Wednesday, 22 May 2013 06:56
Malcolm X, born Malcolm Little on May 19, 1925, in Omaha, Nebraska, has been criticized by mainstream media and historians for his radical and violent rhetoric. Now, however, many scholars are revisiting Malcolm X's influence on the civil-rights struggles and concluding that his presence gave political leverage to the non-violent movement led by the Rev. Martin Luther King, Jr.
"I always looked at Malcolm as advocating an 'eye-for-eye, tooth-for-a-tooth'," said James E. Newton, chair of the African-American history department at the University of Delaware.

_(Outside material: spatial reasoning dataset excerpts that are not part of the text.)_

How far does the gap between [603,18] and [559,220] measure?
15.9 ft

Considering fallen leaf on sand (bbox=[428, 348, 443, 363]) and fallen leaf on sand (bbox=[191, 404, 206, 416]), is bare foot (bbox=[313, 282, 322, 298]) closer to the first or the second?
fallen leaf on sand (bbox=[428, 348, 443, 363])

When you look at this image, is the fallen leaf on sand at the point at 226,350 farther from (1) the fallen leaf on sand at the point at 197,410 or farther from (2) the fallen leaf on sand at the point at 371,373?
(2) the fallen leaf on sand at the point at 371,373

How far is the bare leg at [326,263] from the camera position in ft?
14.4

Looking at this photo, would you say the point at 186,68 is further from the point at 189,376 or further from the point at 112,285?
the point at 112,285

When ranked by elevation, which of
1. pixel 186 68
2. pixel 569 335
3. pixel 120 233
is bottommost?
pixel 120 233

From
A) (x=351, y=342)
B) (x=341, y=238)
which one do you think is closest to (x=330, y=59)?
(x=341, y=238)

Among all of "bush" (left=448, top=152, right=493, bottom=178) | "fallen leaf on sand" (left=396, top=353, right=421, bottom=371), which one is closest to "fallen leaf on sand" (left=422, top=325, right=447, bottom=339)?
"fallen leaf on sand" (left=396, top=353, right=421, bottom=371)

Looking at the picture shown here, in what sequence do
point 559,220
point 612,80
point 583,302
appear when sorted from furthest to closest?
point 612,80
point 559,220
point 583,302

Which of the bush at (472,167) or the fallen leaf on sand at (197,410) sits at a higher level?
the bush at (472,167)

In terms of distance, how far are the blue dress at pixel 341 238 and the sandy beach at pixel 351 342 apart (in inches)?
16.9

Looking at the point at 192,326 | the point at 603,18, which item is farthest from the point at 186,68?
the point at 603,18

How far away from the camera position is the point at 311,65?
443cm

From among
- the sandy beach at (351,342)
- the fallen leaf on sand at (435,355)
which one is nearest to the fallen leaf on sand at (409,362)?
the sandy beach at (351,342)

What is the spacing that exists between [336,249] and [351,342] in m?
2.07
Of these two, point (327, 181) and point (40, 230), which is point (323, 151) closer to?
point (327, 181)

In 1946, Malcolm X went to prison for burglary and served seven years of a 10-year sentence. It was during his time in prison that he joined the Nation of Islam (NOI) and upon release became the NOI's chief spokesperson. The NOI members were fervent advocates of a separate nation for blacks and whites, while advocating self-reliance for African Americans. Malcolm X later broke from the NOI and denounced its separatist philosophy after his pilgrimage to Mecca in 1964, where he witnessed for the first time, multiracial Muslim brotherhood.
Although Malcolm X denounced the separatist philosophy of the NOI, he always maintained the option of using violence in seeking justice for African Americans.
In a speech at Michigan State University in 1963, he gave the audience a history lesson in revolutionary thinking. "If Patrick Henry and all of the Founding Fathers of this country were willing to lay down their lives to get what you are enjoying today, then it's time for you to realize that a large, ever-increasing number of black people in this country are willing to die for what we know is due us by birth."